Some preliminary notes to facilitate this writeup:

  • The title of this node is Søren Kierkegaard's phrase, comprising an idea central to the larger part of his significant contribution to philosophy in general and existentialism in particular.
  • The main relative text for this concept is a section from Kierkegaard’s Concluding Unscientific Postscript called “Subjective Truth, Inwardness; Truth is Subjectivity.”
  • Quoted phrases are Kierkegaard’s words, and all are from an excerpt from the Concluding Unscientific Postscript in Kierkegaard Reader Editor: Chamberlain, Jane; Editor: Ree, Jonathan Blackwell Readers; Paperback; 416 pages; Published: June 2001; Blackwell Publishers; ISBN: 0631204687

The phrase “truth is subjectivity” in fact represents the synthesis of several of Kierkegaard’s keystone ideas. The first of these was Kierkegaard’s differentiation of objective thinking and subjective thinking. This differentiation, at a base level, emerges from Kierkegaard’s disdain for the abstraction of existence in speculative philosophy. Objective thinking ignores the thinking subject and the process of thinking in existence, whereas subjective thinkers embrace their own “infinite interest in their own existence,” and take into account the process of undergoing while at the same time striving beyond themselves. This quality of subjective thought is regarded by Kierkegaardian thinkers as double-reflection, which manifests itself in the act of communication, which is inherently both an inward process of thinking, as well as a movement outward to express these thoughts. The “subjective existing thinker is aware of the dialectic of communication.”

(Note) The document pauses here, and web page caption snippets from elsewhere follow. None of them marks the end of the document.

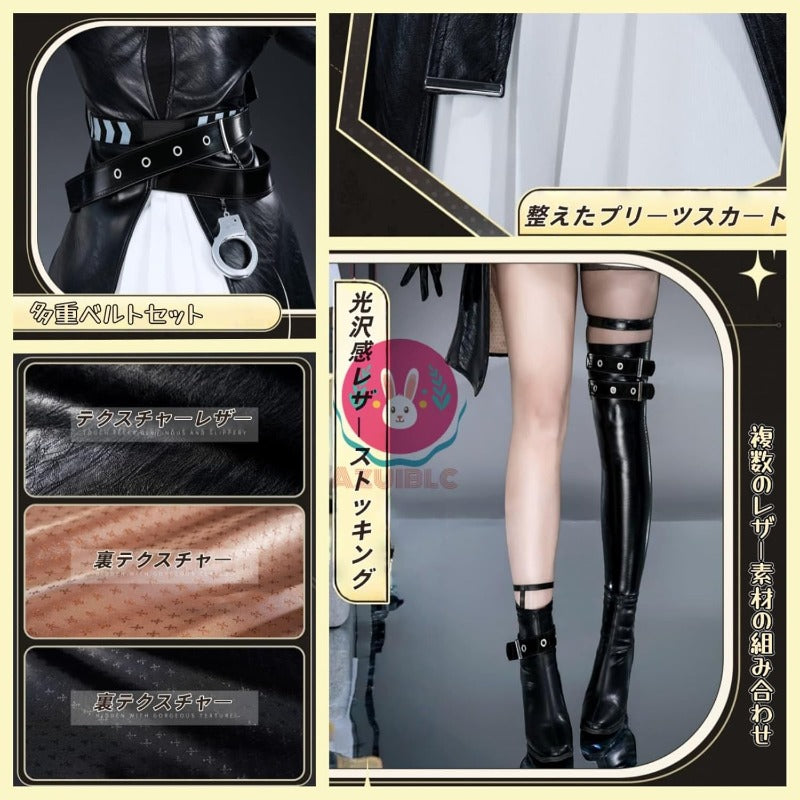 【Azuiblc】スターレイル 朽葉 くちば コスプレ衣装 手枷付き 金属肩章 コスプレ 治安官 コスチュームセット cosplay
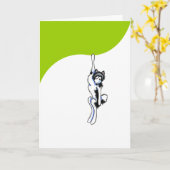 Aanhankelijke Malamute Van Alaska Kaart (Gele Bloem)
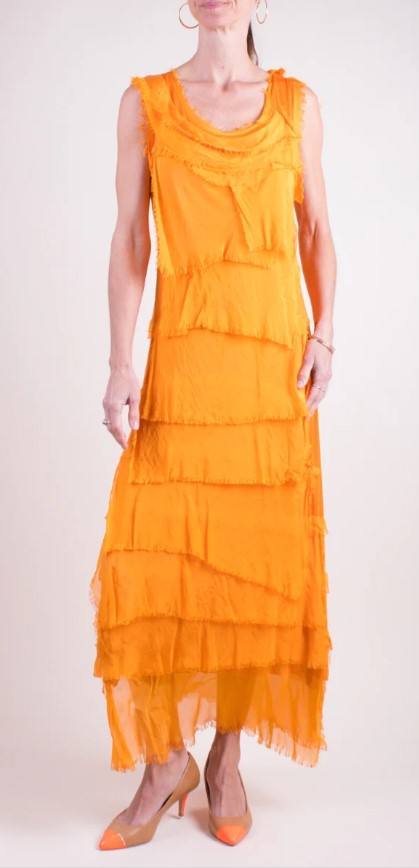 Gigi Moda Sienna Silk Layers Maxi Dress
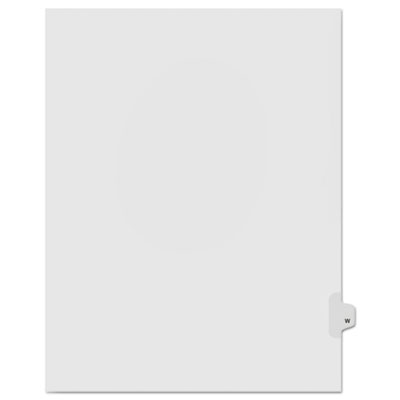 Kleer-Fax&reg; 90000 Series Alpha Side Tab Legal Index Divider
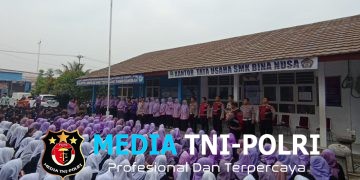 Polisi Sahabat Pelajar, Polsek Babelan Beri Pembinaan di SMK Bina Nusa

A fault that lies in objective thinking is its emphasis on positive knowledge, i.e., sense-certainly (“deceptive.” Hume’s lack of necessary connexion and Kant’s noumena/phenomena schism), historical knowledge (“illusory”) and speculative results (“muddled mishmash”). In sum, in all these pursuits we are inevitably mistaken due to the fact that we are a “subject in existence” rather than a “fictitious objective subject.”

Subjective thinking, on the other hand, is aware of its place in existence and thus the uncertainty of all these things. The subjective thinker abandons direct communication for artistic communication (Perhaps think of this of art’s attempt to express the inexpressible). This incorporates the “negative and positive in equal measure” and has as “much humor as pathos, and is constantly in the process of becoming.”

At this point the necessity to an existing individual of acknowledging the process of becoming is critical. There is no “system of existence” available to us as existing/becoming individuals because a system implies completion and we are not yet complete. We are not yet the whole self.

The nub, then, is this! Knowledge of an objective truth then implies some sort of correspondence between thought and being that is reserved for God. This is not to say that it does not exist, simply that it is not fully within our reach as existing individuals. “Objectively he then has only uncertainty, but this is precisely what intensifies the infinite passion of inwardness, and truth is precisely the daring venture of choosing the objective uncertainty with the passion of the infinite.” Now that’s what I call some philosophy. But is it what we call relativism? No. Enter Kierkegaard's description of subjective truth as the how, as opposed to the what of objective truth, and his darling thief/wig narrative wherein in a poor man is accused of robbery because he is identified as wearing the same wig as the actual thief. The point of the discussion is really that the greater truth becomes the act, the undergoing, the bearing witness.